### [TEXTABSCHNITT]

Magere Zeiten in Neukölln

Konsum einschränken! So fordert es der Fraktionsvorsitzende der SPD. Da machen wir mit - und sind plötzlich Teil einer Massenbewegung

Vor kurzem gab Franz Müntefering, Fraktionschef der SPD, eine Parole aus: Gürtel enger schnallen! Konsum einschränken! Das nehmen wir ernst - und andere auch. Nach nächtlicher Kneipentour ist man sowieso versucht, in das arbeitgeberische Wehklagen über die hohen Kosten in Deutschland einzustimmen. Einfach nur nett zusammensitzen, ein paar Cocktails trinken - und schon ist der Gegenwert eines BVG-Monatstickets versoffen. Also suchen wir heute mal die billigsten Gaststätten in Berlin. Wir starten am Neuköllner Hermannplatz.


Am Nebeneingang von Karstadt steht seit zehn Jahren der Puffer-Imbiss. Die Bude nimmt sich aus wie ein Schmuddelkind, das die Kundschaft des Kaufhauses schon am Eingang anschnorrt. Weil der Karstadt das nicht so "kaufregend" findet, versuchen seine Anwälte, den Betreiber fortzuklagen - bislang zum Glück ohne Erfolg. So bietet die Bude auch weiterhin "hausgemachte Kartoffelpuffer und Eierkuchen" (je 1,50 Euro) groß wie Frisbeescheiben an. Kurz vor Feierabend werden die letzten verschenkt, ebenso der Rest Kaffee (0,50 Euro) aus der Thermos. Das ist schon mal günstig. Nach zwei Stück kann der Gürtel eigentlich schon wieder gelockert werden.


Um die Ecke steht das Wirtshaus Blauer Affe. Die Jukebox begrüßt uns mit "Seemann, lass das Träumen". Irgendwie halten sich die Gäste nicht daran. Etliche Einzeltrinker tauschen mit ihrem Bier (Schultheiß 0,3 Liter zu 1,45 Euro) Gedanken aus. Ein Pärchen und zwei Feierabender in Holzfällerhemden und Basecaps starren auf das stummgeschaltete Hertha-Spiel. Ab und zu klackern ein paar Würfel am Nebentisch. Maria, die Wirtin, sagt: "Hier wird nur noch wenig gegessen. Die Leute haben kein Geld mehr." Theoretisch - so ihre Speisekarte - hätte man ein Schnitzel für 2,55 Euro haben können. "Magere Zeiten", sagt sie. Ob wir nicht einen Korn nehmen wollen. Gut, für 1,15 Euro. Dieter, der so aussieht, als ob er sein Geld auf der Platte verdient, verlangt noch etwas Jukeboxgeld "Gib mir mal zwei Mark, Maria" - "Nee, hier haste zwei Euro". Die Umstellung fällt noch schwer, das Ausgeben nicht. Als wir die Kneipe verlassen dröhnen die Leningrad Cowboys "Those were the days, my friend". Dieter ist selig. Endstation Schwermut.

### [DIE AUFGABEN]
A - Beantworte zum Text über Neukölln diese Fragen:
(i) An welchem Platz beginnt die Suche nach den billigsten Gaststätten?
(ii) Was kostet ein Kartoffelpuffer am Puffer-Imbiss?
(iii) Wie heißt die Wirtin im Wirtshaus Blauer Affe?
B - Wiederhole wörtlich die Stelle aus dem Text über Neukölln, die bei den Worten „Vor kurzem gab“ einsetzt und nach „am Neuköllner Hermannplatz.“ endet.
Die Einträge stehen in keinem Zusammenhang mit dem Text über Neukölln.

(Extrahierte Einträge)
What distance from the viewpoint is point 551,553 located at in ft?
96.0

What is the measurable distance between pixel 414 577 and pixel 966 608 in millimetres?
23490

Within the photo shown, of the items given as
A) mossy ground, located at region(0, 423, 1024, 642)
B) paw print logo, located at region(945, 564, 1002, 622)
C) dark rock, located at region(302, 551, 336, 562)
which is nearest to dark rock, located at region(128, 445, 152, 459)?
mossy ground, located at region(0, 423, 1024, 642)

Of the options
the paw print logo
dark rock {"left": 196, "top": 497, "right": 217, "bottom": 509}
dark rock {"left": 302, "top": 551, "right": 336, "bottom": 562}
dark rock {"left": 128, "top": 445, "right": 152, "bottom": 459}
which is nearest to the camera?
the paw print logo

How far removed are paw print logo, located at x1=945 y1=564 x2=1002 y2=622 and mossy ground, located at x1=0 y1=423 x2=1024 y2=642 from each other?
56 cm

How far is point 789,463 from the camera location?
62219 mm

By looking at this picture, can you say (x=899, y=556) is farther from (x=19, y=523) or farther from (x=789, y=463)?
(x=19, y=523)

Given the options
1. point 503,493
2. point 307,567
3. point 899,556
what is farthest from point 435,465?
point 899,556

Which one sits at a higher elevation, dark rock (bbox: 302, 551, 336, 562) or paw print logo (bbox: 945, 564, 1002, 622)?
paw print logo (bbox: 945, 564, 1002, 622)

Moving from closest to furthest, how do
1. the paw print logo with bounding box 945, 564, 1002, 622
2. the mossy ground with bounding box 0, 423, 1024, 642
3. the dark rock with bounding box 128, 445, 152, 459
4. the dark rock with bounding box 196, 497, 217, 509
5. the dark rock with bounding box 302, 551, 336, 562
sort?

### [GELÖSTE AUFGABEN]
A -
(i) Am Neuköllner Hermannplatz.
(ii) 1,50 Euro.
(iii) Maria.

B -
Vor kurzem gab Franz Müntefering, Fraktionschef der SPD, eine Parole aus: Gürtel enger schnallen! Konsum einschränken! Das nehmen wir ernst - und andere auch. Nach nächtlicher Kneipentour ist man sowieso versucht, in das arbeitgeberische Wehklagen über die hohen Kosten in Deutschland einzustimmen. Einfach nur nett zusammensitzen, ein paar Cocktails trinken - und schon ist der Gegenwert eines BVG-Monatstickets versoffen. Also suchen wir heute mal die billigsten Gaststätten in Berlin. Wir starten am Neuköllner Hermannplatz.